Congratulations to all the winners!

Brandeis in Aspen I: String theory and quantum information

The Aspen Center for Physics is a physics retreat in which groups of researchers in a given field gather for a few weeks during the summer to discuss the latest developments and create the next ones. This May, a record four Brandeis physicists — almost a quarter of the department — visited the Center at the same time, attending two different workshops.
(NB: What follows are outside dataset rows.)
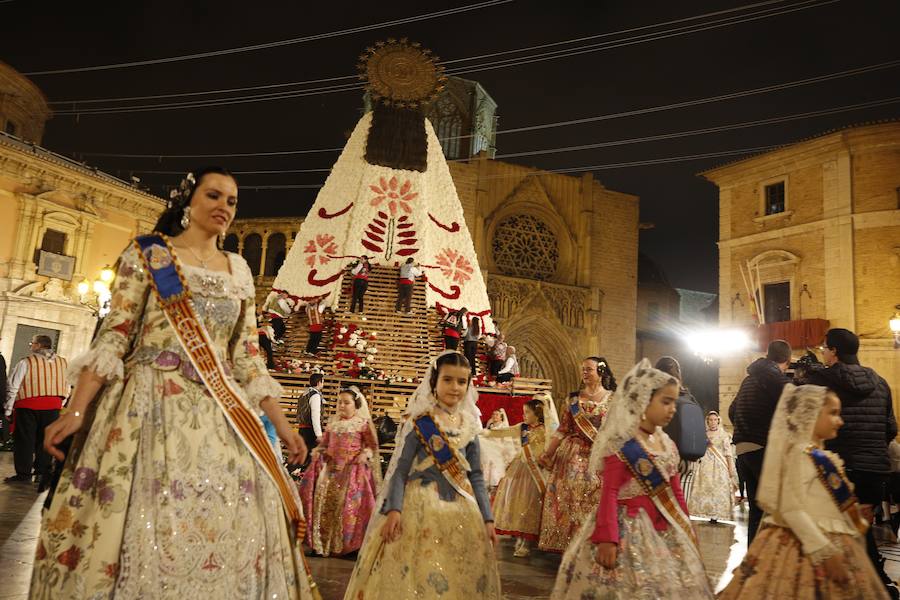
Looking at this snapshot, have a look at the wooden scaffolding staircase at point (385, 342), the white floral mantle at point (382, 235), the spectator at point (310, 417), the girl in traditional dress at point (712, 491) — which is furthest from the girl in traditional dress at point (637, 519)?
the white floral mantle at point (382, 235)

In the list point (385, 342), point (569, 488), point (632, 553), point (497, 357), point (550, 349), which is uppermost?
point (550, 349)

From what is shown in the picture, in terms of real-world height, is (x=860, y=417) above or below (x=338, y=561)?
above

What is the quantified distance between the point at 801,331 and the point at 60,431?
74.7 ft

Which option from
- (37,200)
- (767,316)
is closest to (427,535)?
(767,316)

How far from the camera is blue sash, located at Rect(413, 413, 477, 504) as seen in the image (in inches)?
143

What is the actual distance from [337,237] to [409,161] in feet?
8.62

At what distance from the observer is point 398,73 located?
55.6 feet

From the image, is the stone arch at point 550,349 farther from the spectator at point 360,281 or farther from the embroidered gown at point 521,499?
the embroidered gown at point 521,499

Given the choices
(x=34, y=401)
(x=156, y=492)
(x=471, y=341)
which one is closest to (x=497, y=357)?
(x=471, y=341)

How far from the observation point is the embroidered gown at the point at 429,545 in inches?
134

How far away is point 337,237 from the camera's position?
15906 mm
This posting is about a workshop attended by string theorists Matthew Headrick and Albion Lawrence (and co-organized by Headrick);  another posting will describe a workshop attended by condensed-matter theorists Aparna Baskaran and Bulbul Chakraborty (a member of the Center’s advisory board).  Entry into Aspen workshops is competitive, so this strong Brandeis representation is remarkable; as always, we punch above our weight.

Headrick and Lawrence attended the workshop Quantum information in quantum gravity and condensed matter physics.  This was a highly interdisciplinary workshop, which brought together specialists in quantum gravity, including Headrick and Lawrence; experts in quantum information theory; and experts in “hard” condensed matter physics (who study material properties for which quantum phenomena play a central role).

Quantum information theorists study how the counterintuitive features of quantum mechanics — such as superpositions of states, entanglement between separated systems, and the collapse of the wave function brought on by measurement — could be exploited to produce remarkable (but so far mostly hypothetical) technologies like teleportation of quantum states, unbreakable encryption, and superfast computation. What does this have to do with gravity? When we try to formulate a consistent quantum-mechanical theory of gravity — which would subsume Einstein’s classical general theory of relativity — the concept of information crops up in numerous and often puzzling ways. For example, Stephen Hawking showed in the 1970s that, on account of quantum effects, black holes emit thermal radiation. Unlike the radiation emitted by conventional hot objects, which is only approximately thermal, pure thermal radiation of the kind that Hawking’s calculation predicted cannot carry information. Many physicists (including Hawking) therefore originally interpreted his result as implying that black holes fundamentally destroy information, challenging a sacred principle of physics. Today, based on advances in string theory, physicists (including Hawking) generally believe that in fact black holes do not destroy the information they contain.  Rather, black holes hide information in very subtle ways, by scrambling, encryption, and perhaps quantum teleportation — in other words, the same kinds of tricks that the quantum information people have been inventing and studying independently at the same time.

Another connection between gravity and information is provided by the so-called “holographic principle”, which also arose in the study of black holes and which has been given a precise realization in the context of string theory. This principle posits that, due to a combination of gravitational and quantum effects, there is a fundamental limit to the amount of information (i.e. the number of bits) that can be stored in a region of space, and furthermore that limit is related to its surface area, not its volume. String theorists, beginning with the seminal work of Juan Maldacena, have uncovered a number of precise implementations of this principle, in which certain quantum theories without gravity are holograms of theories of quantum gravity.  This should provide an avenue for uncovering the “tricks” gravity uses to hide information, a subject Lawrence is active in.  An additional benefit of these implementations is that calculations in the nongravitational theories which seemed prohibitively difficult become fairly simple in the gravitational side; these include  the computation of interesting quantities in quantum information theory, an area in which Headrick has done influential work.

All of these issues and many others were discussed in Aspen. This rather unique workshop was a very fruitful exchange of ideas, with physicists from three fields learning from each other and forging new interdisciplinary collaborations, in a setting where the scenery matched the grandeur of the subject.